Page text →
───

ILLINOIS — A pastor encouraging churches across the country to re-open in spite of any local or state restrictions is making a stop in Illinois.
Brian Gibson is pastor of HIS Church, a nondenominational megachurch with locations in Kentucky and Texas. He is set to preach this Sunday at Elim Romanian Pentecostal Church on Chicago’s north side.
“The government doesn’t get to tell us when we’re going to worship or how we’re going to worship,” Gibson said. “We have the First Amendment and we just really believe that every day the church is closed a bit of liberty dies.”
The most recent change to Gov. J.B. Pritzker’s stay-at-home order allowed churches across the state to hold gatherings of up to 10 people, as long as those attending abide by social distancing rules. Gibson said those restrictions still amount to an overreach by the government.
“I made a pledge that anywhere in America, if you’re afraid, if you’re scared of a governor that’s acting like a dictator and overreaching the constitutional bounds that I’m not afraid, I’ll come and stand with you and preach the gospel,” Gibson said. “And if we have to be arrested together for the preaching of the gospel and the First Amendment, I’m willing to go.”
Elim Romanian Pentecostal Church was one church affected last Sunday when Chicago police blocked parking at some lots in order to enforce the governor’s stay-at-home order.
Officials then issued $500 fines to three houses of worship that held services, including Elim.
“This is a group of people in the immigrant community,” Gibson said. “They come from a totalitarian government and had no freedom of worship. They come to America seeking Lady Liberty and they get thuggery from the hand of the Chicago mayor.”
Gibson also is the founder of the “Peaceably Gather” movement, which he says is a response to elected leaders across the country that are unconstitutionally targeting the attempt by places of worship to safely gather their members. It began when local officials in Kentucky shut down his church’s outdoor Easter celebration.
“We’re standing in the parking lot looking across at the fast food places, giving out French fries, the liquor stores serving their patrons, the coffee shops doing lattes,” Gibson said. “And the message was loud and clear: we deem those groups essential, but the church isn’t smart enough to give some candy to kids in the name of Jesus.”
He says more than 200 churches opened their doors last Sunday to take part in the campaign and thousands more are expected this week.
“Church is essential,” Gibson said. “It’s more essential than a grocery store. According to [the] Constitution, it’s more central than a liquor store, a dispensary, or an abortion clinic. All of these governors who have told us that church isn’t essential, I’m hoping that we let them know that they are no longer essential come the next voting cycle.”
Pritzker has repeatedly said that he wants to see churches reopen safely.

───

Available data →
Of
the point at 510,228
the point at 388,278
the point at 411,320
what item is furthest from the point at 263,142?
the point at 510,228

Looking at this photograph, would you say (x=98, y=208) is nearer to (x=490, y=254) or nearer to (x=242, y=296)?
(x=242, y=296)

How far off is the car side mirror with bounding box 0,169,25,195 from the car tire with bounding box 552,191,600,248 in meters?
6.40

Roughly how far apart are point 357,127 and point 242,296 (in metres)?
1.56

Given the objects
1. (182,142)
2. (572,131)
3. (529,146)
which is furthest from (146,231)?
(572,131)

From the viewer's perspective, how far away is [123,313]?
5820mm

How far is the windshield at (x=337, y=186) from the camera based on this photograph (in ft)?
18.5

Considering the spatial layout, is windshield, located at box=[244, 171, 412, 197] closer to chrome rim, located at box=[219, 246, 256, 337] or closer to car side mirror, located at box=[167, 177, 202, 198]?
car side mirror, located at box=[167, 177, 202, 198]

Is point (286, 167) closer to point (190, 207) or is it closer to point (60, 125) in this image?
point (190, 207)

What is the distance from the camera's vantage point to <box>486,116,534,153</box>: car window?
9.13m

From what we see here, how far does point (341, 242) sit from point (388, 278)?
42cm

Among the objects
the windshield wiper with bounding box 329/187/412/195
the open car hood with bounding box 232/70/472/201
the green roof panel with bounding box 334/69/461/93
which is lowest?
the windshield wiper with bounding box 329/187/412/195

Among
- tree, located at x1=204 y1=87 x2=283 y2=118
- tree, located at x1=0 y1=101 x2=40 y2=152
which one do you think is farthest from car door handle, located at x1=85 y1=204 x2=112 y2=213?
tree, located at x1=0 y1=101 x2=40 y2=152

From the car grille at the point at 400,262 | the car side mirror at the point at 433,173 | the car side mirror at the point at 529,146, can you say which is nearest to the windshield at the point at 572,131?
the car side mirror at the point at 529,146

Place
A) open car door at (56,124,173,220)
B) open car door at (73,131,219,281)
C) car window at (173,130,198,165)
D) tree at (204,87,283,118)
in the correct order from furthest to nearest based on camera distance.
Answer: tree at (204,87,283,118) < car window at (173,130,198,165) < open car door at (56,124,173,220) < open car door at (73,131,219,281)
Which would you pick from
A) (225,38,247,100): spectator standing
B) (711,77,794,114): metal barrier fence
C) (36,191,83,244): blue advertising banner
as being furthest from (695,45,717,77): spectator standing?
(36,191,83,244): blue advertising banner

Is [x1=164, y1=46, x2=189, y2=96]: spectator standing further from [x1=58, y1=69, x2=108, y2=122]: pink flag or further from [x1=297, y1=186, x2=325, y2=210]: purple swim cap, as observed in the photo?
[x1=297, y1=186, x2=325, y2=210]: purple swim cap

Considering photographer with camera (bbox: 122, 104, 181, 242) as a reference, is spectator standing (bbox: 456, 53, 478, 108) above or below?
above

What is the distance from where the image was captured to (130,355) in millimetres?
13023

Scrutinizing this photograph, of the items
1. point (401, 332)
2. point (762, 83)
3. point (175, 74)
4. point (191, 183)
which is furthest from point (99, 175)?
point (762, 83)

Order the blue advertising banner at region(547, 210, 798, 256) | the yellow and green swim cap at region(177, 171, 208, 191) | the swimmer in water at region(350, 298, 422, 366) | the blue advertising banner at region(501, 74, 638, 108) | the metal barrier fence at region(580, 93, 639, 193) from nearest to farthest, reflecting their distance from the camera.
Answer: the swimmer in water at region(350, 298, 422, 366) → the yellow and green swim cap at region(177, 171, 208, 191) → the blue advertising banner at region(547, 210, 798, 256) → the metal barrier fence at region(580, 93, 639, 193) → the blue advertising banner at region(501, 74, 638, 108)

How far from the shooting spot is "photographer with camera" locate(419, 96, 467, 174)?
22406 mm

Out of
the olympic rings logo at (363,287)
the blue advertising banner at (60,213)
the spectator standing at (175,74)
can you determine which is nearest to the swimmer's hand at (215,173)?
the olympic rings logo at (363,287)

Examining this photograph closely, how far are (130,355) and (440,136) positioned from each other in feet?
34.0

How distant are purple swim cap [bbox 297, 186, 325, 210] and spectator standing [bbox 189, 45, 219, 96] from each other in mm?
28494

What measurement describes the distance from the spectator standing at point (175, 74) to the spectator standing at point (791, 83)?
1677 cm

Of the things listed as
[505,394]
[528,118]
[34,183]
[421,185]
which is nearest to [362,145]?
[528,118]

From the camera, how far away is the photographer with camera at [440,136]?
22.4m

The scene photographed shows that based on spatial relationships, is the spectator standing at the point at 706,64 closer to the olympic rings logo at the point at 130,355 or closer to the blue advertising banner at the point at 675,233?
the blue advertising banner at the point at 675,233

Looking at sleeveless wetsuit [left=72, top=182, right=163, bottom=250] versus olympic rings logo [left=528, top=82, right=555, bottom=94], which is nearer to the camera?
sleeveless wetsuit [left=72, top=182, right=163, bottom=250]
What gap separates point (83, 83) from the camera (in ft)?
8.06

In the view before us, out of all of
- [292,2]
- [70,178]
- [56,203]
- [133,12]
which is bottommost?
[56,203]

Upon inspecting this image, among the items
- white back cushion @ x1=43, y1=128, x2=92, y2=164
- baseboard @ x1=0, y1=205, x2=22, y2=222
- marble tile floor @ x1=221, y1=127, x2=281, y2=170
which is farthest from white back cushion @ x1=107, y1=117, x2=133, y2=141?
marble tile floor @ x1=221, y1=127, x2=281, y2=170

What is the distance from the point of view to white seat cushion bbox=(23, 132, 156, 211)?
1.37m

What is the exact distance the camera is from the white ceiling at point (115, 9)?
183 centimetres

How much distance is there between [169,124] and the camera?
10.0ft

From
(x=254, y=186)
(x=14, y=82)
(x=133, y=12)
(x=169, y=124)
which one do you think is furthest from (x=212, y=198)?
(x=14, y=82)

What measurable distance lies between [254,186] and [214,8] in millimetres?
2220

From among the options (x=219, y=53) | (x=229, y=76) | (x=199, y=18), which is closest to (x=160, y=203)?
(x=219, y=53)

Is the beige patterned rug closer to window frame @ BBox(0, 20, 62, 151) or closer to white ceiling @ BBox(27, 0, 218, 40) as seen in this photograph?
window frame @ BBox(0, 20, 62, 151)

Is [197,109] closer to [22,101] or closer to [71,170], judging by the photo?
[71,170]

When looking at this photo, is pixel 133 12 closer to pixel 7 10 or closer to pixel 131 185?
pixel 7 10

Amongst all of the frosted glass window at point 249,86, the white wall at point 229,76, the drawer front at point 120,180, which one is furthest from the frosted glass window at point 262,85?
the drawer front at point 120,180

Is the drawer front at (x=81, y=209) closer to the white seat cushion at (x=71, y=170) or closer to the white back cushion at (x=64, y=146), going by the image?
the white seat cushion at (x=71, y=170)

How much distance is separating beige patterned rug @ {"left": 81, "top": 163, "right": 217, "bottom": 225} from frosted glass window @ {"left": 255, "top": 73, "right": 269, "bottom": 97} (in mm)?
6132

───

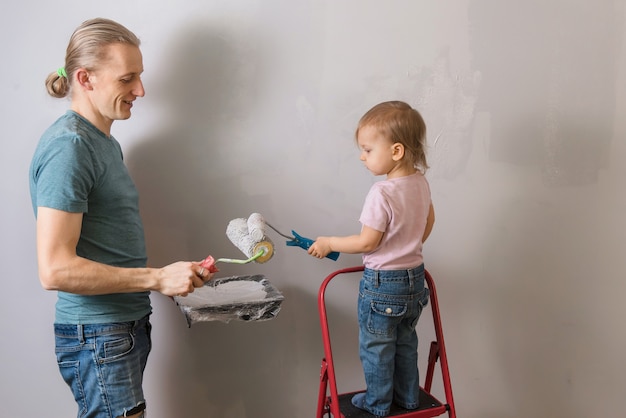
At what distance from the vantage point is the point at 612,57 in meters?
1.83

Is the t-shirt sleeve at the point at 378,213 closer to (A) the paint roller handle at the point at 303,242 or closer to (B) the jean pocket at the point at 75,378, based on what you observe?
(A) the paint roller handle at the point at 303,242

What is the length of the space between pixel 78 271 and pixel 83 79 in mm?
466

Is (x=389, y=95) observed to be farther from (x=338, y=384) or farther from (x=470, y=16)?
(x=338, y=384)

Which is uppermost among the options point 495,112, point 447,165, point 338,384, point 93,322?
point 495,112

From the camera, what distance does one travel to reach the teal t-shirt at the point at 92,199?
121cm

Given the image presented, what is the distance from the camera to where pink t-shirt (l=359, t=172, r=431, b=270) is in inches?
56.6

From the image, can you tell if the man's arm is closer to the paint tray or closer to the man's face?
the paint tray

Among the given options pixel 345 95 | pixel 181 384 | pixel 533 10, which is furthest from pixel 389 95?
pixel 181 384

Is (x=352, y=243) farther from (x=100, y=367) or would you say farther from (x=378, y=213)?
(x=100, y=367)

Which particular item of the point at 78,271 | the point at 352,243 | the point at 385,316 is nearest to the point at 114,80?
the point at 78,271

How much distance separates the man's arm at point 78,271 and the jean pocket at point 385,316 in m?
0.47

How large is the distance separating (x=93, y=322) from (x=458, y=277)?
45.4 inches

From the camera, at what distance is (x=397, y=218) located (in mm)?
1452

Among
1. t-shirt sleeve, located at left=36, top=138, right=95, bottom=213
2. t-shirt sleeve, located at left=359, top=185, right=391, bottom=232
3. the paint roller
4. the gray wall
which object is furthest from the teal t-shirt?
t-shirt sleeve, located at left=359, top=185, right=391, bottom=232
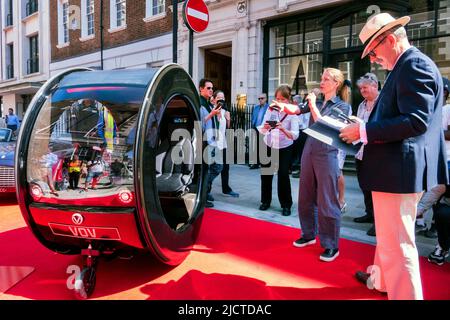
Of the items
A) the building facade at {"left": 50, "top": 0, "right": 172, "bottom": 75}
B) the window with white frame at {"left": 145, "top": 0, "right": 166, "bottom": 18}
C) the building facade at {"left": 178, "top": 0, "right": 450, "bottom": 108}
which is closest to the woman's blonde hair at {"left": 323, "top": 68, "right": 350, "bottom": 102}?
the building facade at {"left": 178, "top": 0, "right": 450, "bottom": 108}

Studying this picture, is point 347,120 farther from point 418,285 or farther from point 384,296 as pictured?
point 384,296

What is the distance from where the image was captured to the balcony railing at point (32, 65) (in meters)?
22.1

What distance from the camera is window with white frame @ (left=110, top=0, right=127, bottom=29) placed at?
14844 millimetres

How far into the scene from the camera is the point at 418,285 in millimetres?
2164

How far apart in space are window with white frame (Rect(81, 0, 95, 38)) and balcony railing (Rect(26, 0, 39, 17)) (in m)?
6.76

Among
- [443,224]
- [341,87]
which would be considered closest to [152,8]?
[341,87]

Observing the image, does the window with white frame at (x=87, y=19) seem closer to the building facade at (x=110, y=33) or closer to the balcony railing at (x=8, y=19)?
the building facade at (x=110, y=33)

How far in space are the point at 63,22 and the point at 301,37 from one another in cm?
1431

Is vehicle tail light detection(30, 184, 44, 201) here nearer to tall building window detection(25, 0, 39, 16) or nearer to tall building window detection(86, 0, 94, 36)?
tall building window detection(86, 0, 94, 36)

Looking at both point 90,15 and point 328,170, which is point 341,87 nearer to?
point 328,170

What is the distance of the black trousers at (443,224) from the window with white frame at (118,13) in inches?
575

───

Instructions to follow →
Decide whether each statement below agrees with the article on the pastor's visit to Illinois. For each one, answer yes or no and quote the words from the article that settle it.
1. The "Peaceably Gather" movement started after local officials in Kentucky shut down an outdoor Easter celebration held by Gibson's church.
2. Officials fined five houses of worship for holding services.
3. The latest change to the stay-at-home order let churches in Illinois hold gatherings of up to 25 people.

Exercise solution →
1. Yes: "It began when local officials in Kentucky shut down his church’s outdoor Easter celebration."
2. No: "Officials then issued $500 fines to three houses of worship that held services, including Elim."
3. No: "allowed churches across the state to hold gatherings of up to 10 people"